Introduction to Active Learning

Paper Reading

Brief Introduction to Active Learning

Active Learning happens when we don’t have the time and energy to annotate all datas so we want to annote those samples which will improve our models the most. Usually there are two heurestic ways to pick such samples iteratively until we reached the budget of total annotations.

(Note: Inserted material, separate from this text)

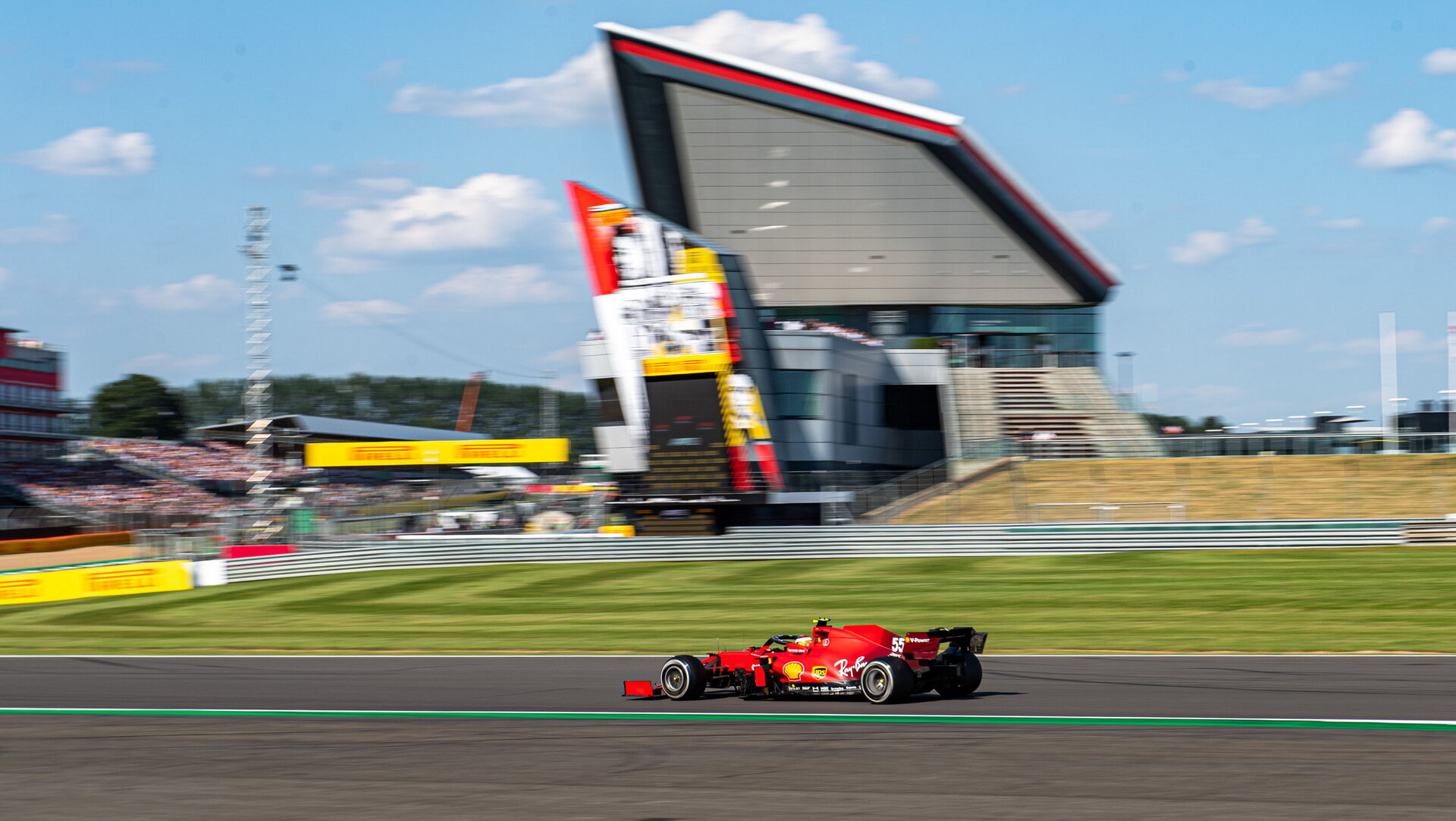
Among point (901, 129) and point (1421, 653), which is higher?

Uncertainty sampling: we give the sample which the model is most uncertain about the highest rank, namely, we annotate the sample that the model isn’t sure about first. There are a few methods to measure the uncertainty:
1. Add the sample with the highest entropy of prediction result to annotation set, namely take $x$ such that: $x = \arg\max_x H(p_x) = \arg\max_x -\sum_{c\in C} p_x^c \log_2(p_x^c)$
2. one variant of 1. is using the variation ratio $1- \max_{c\in C} (p_x^c)$ as the criterion to rank the samples.
3. another variant of 1. is using $\max2_ip_x^i - \max_jp_x^j$, where $\max2$ denotes the second largest value. In other words, we pick the sample whose probability of the most probable class is the closest $j$ to that of the second probable class $i$.
4. In SVMs we can use the distance between every sample and the hyperplane as the criterion, so we can pick the point closest to the margin as the next to annotate.
Diversity sampling (Query by committee): instead of measuring uncertainty given by a single model, we infer each image with an ensemble of many models and find the one where the predictions vary the most among different models. Same as uncertainty sampling, there are two criteria to measure the diversity of the prediction:
1. Pick the sample with the smallest difference between the result with the top most and second most votes from all models.
2. Pick the sample with the maximum vote entropy from all models, namely pick $x$ such that: $x = \arg\max_x - \sum_{c\in C}\frac{V(c)}{|C|}\log(\frac{V(c)}{|C|})$

Some challenges of active learning in deep learning scenario are that 1. Multi-class classification networks with softmax are usually confident about the prediction result, which poses a challenge to uncertainty sampling; 2. it’s usually time and resource consuming to go one pass over the whole dataset, so instead of picking one sample at a time we prefer to select a batch, which is not trivial.

Self/Semi-supervised Learning for Data Labeling and Quality Evaluation

This paper suggests to “use contrastive learning methods to obtain an unsupervised representation of unlabelled data and construct an NN graph over data samples based on the representation.”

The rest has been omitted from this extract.